Aim of the task:
Leaving out the pictures, write the following records exactly as they read.
<<<<
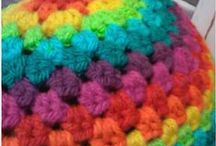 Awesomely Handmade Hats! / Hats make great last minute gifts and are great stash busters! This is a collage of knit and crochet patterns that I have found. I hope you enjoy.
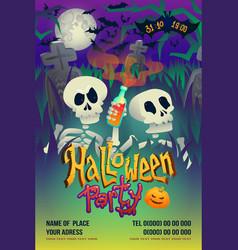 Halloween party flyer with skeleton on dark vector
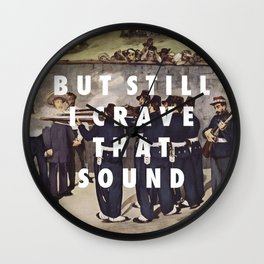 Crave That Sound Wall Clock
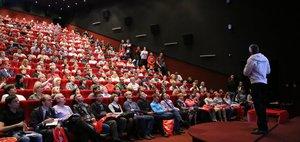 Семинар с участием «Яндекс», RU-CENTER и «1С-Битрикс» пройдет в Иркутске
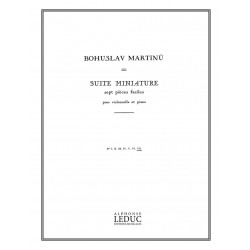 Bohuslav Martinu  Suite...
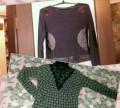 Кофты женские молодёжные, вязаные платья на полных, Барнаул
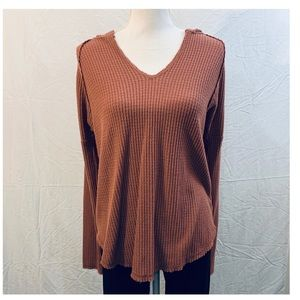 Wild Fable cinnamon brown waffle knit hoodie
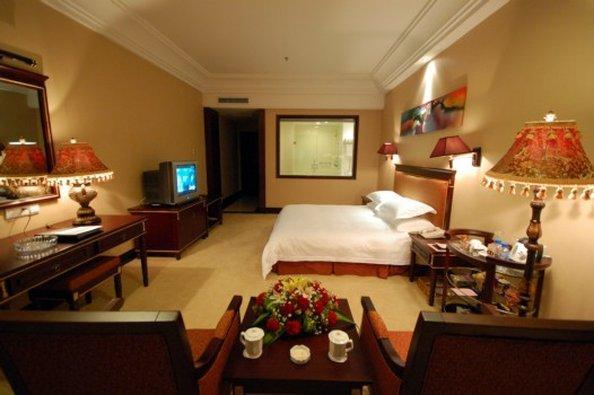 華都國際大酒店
>>>>
Task output:
 Awesomely Handmade Hats! / Hats make great last minute gifts and are great stash busters! This is a collage of knit and crochet patterns that I have found. I hope you enjoy.
 Halloween party flyer with skeleton on dark vector
 Crave That Sound Wall Clock
 Семинар с участием «Яндекс», RU-CENTER и «1С-Битрикс» пройдет в Иркутске
 Bohuslav Martinu  Suite...
 Кофты женские молодёжные, вязаные платья на полных, Барнаул
 Wild Fable cinnamon brown waffle knit hoodie
 華都國際大酒店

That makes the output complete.